[Opening SELECTED EXCERPT section]
REF: HANOI 23; HANOI 134; 08 HANOI 1094

A) Hanoi 23, B) Hanoi 134, C) 08 Hanoi 1094

SUBJECT: (Vodka) Shots Reported Across the China-Vietnam Border

1. (SBU) On November 18, Vietnam and China signed a series of
accords to implement the historic 2008 agreement demarcating
Vietnam's 1,400-kilometer land border with China (ref A).
According to contacts familiar with the negotiations, the agreement
was hastily concluded December 31, 2008 to meet a ten-year deadline
established when the two sides opened discussions in January 1999.
Among the most contentious issues remaining to be discussed was the
exact placement of border markings at the Ban Gioc waterfall, a
picturesque and remote site in the karst hill country separating
Vietnam's Lang Son province and Guangxi. The November 18 accords,
among other things, settled the Ban Gioc boundary and set the stage
for discussions on joint tourist development.
[Closing SELECTED EXCERPT section]
### REQUIRED ACTION
Return the excerpt above about the China-Vietnam border accords word for word, in full.
[Opening EXCERPTED RECORDS section]
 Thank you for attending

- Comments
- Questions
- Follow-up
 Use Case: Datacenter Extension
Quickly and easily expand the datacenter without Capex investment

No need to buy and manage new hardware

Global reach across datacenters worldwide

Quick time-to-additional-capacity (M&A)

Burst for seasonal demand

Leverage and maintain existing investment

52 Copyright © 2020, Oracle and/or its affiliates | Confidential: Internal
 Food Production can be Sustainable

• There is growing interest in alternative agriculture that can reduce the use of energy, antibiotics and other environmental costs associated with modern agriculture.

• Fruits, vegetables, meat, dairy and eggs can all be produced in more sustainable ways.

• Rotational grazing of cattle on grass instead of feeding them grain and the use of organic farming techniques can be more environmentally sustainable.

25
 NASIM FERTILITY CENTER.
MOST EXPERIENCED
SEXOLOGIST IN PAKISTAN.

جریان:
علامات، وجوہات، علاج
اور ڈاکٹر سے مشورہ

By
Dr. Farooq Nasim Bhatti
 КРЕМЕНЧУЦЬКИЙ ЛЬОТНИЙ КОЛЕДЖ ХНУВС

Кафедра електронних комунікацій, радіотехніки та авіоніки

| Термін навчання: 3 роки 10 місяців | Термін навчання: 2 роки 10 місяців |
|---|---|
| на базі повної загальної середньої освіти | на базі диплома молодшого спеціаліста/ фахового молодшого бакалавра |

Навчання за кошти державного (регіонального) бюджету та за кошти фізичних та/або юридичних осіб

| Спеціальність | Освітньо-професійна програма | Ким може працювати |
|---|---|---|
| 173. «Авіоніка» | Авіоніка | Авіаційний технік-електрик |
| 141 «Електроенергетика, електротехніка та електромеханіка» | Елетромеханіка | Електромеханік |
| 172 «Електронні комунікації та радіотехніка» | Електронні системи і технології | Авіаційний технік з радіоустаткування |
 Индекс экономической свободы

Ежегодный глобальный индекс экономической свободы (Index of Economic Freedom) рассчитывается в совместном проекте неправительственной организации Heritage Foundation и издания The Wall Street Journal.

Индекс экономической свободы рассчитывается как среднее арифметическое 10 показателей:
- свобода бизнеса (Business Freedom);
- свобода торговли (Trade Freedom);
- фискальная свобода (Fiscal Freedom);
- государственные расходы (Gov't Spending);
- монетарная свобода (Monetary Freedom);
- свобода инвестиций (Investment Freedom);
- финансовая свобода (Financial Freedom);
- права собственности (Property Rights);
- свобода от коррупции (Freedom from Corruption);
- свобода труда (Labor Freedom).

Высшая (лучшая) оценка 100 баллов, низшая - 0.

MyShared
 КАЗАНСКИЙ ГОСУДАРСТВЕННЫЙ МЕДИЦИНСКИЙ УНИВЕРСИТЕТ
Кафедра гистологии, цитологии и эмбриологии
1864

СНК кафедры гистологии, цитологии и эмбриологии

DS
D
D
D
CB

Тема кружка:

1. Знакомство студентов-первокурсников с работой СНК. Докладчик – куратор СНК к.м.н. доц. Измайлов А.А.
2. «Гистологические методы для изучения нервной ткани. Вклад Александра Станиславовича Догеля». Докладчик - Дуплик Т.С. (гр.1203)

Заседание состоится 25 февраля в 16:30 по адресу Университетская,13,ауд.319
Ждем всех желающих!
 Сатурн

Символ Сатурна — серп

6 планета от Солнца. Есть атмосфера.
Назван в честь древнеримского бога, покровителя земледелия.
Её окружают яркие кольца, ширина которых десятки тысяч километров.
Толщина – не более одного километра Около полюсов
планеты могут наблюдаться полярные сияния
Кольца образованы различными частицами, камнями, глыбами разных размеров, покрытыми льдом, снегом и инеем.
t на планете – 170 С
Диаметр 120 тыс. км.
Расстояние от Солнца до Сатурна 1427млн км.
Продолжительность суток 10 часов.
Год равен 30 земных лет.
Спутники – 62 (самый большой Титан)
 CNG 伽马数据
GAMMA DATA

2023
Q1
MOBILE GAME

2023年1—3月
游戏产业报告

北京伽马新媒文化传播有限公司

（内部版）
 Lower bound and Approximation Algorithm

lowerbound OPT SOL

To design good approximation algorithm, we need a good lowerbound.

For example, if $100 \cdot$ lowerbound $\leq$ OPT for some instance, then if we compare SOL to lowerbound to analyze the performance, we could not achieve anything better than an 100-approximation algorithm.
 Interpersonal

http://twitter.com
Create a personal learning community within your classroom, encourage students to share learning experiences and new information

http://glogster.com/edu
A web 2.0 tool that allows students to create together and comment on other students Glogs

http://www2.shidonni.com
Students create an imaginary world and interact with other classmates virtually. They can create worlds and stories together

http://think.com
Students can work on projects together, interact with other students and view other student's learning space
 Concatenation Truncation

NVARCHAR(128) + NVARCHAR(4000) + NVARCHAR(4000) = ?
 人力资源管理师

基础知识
[Closing EXCERPTED RECORDS section]
### TASK RESULT
REF: HANOI 23; HANOI 134; 08 HANOI 1094

A) Hanoi 23, B) Hanoi 134, C) 08 Hanoi 1094

SUBJECT: (Vodka) Shots Reported Across the China-Vietnam Border

1. (SBU) On November 18, Vietnam and China signed a series of
accords to implement the historic 2008 agreement demarcating
Vietnam's 1,400-kilometer land border with China (ref A).
According to contacts familiar with the negotiations, the agreement
was hastily concluded December 31, 2008 to meet a ten-year deadline
established when the two sides opened discussions in January 1999.
Among the most contentious issues remaining to be discussed was the
exact placement of border markings at the Ban Gioc waterfall, a
picturesque and remote site in the karst hill country separating
Vietnam's Lang Son province and Guangxi. The November 18 accords,
among other things, settled the Ban Gioc boundary and set the stage
for discussions on joint tourist development.